第1章3項
丹波の森で番匠が手がけた建造物「四度石遊山」

丹波山南町四度石。「丹波の森」ここに20数年程前、喧騒と繁忙な毎日から週末にこの山で俗事を離れて過すため、奥深い山に小さな庵を造りました。
 きれいな湧き水と檜や杉の樹齢300年から400年は経つと思われる背の高い大木が繁る森蹊の散策や、雑木林に囲まれた庵で囲炉裏に火をおこし、遠い過去の人達の暮らしに想いをはせる境地に浸りました。
 しばらくは静寂な自然の中に自分を置いてみて徒然なる時間を費やしておりました。
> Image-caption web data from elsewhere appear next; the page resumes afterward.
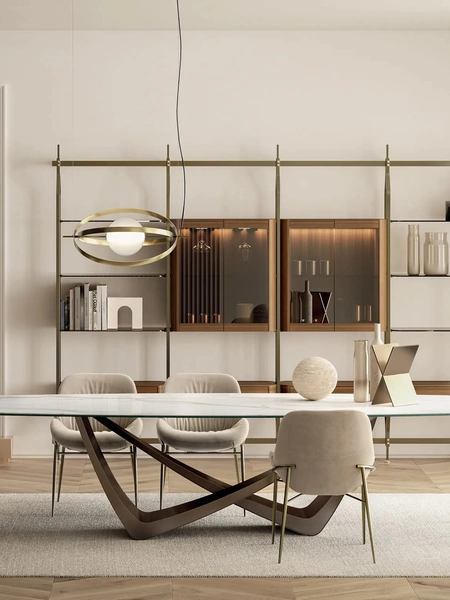 Lampada a sospensione in acciaio e vetro Papillon di Bontempi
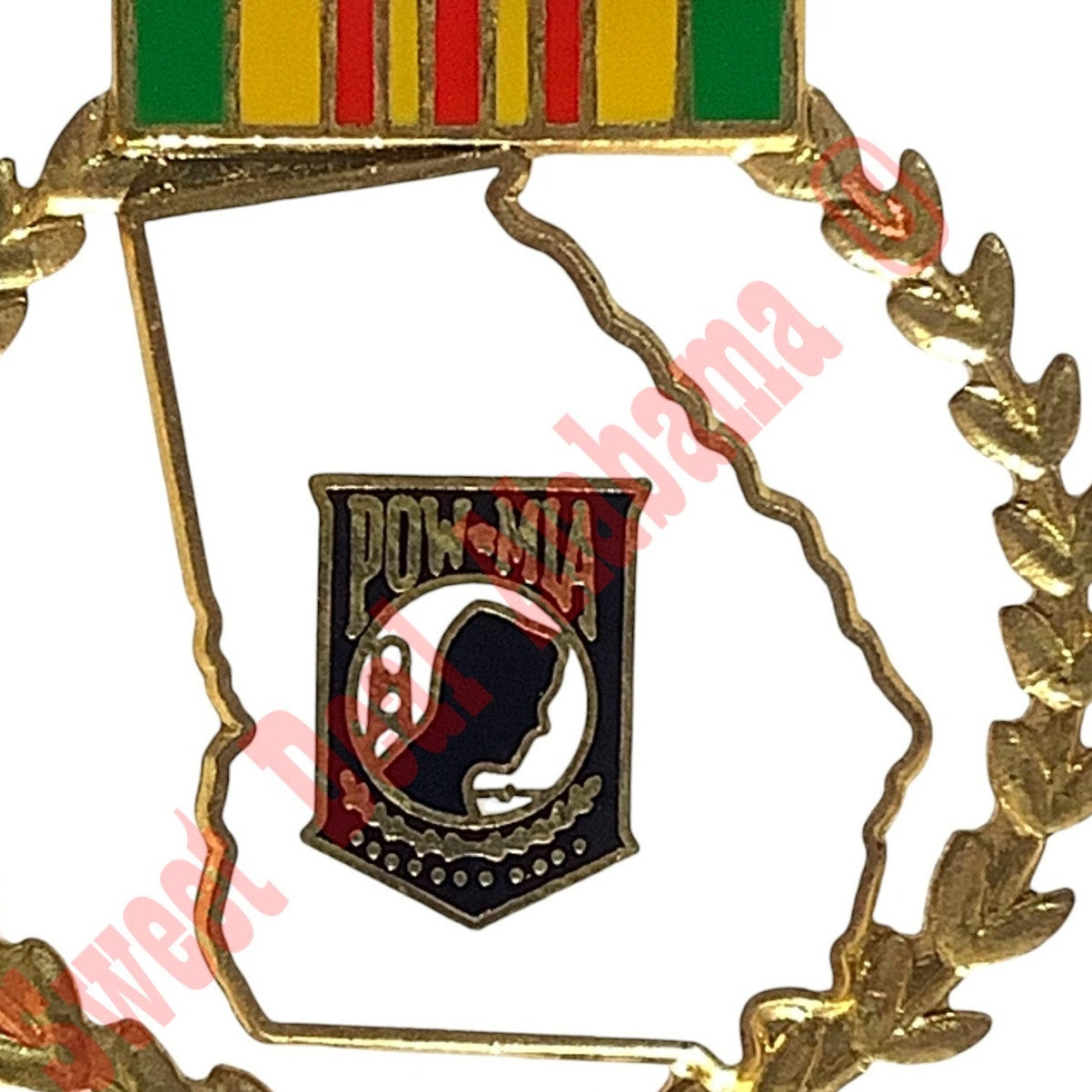 Georgia Native Vietnam POW/MIA Wreath & Ribbon Hat or Lapel Pin, 1-1/4"D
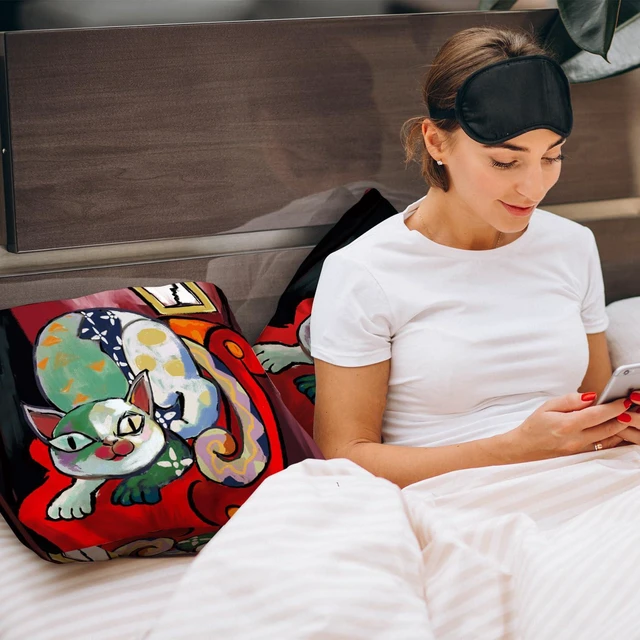 Alt view image 3 of 6 - Funny Spring Summer Cat Abstract Art Picasso Painting Throw Pillows Covers 18 x 18 Inch for Art Lover Cat Mom Family Outdoor Cushion Couch Sofa Bed Room
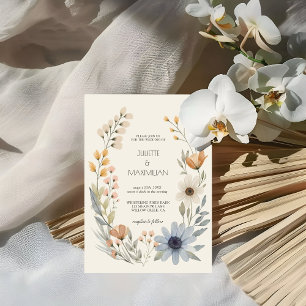 Rustic Wildflower Wreath Garden Wedding Invitation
しかしながら、落着いた頃、想うことは家造りのことに帰着し、何かこの土地で集大成を完成させようと決意したのでした。

たまたま近くの竹林山にある重要文化財を内臓する常勝寺は、孝徳天皇の大化年間(645〜650年)法道仙人によって開基され、その後120余の堂房甍をつらね発展した。

また清水一門が隆盛を極めた宮大工の郷であることも私をあと押ししたのかもしれません。
 ふだんから私は「地震に強い家とは何か」と言うテーマに真剣にとり組み実践してきました。
 静かに歴史をふり返りますとこの日本の国で法隆寺を始め建立して千年前後の歴史を持つ仏閣や塔が数多く遺産として残っている事実は何を物語っているのでしょうか。
 悠久の時を刻む間には大きな地震や風雨が何度もあったはずです。それに耐えて倒壊もせず今日に残っている姿はまさに驚嘆すべきことです。

これらの建造物に共通する点は一に建築材料の良さ、緻密にして繊細な設計そして複雑な木組みをていねいに作事した伝統構法、それらが一体となって日本古来の匠のすばらしさが長い年月を経ても微動だにせず美しい構築物として残っているのです。

幸いにこれらの伝統構法は先人から現代に綿綿と受け継がれており、この世界に誇れる技術を現代の家造りにとり入れて再現しようと考えました。
 自然をできる限り壊さずに自然と融合する建物を念頭に置き、そこに日本古来の伝統構法による知識を結集しようと思いました。単なる大きな展示物に終らせず何百年も後の世に立派に残るモニュメントを建造する決心が定まりました。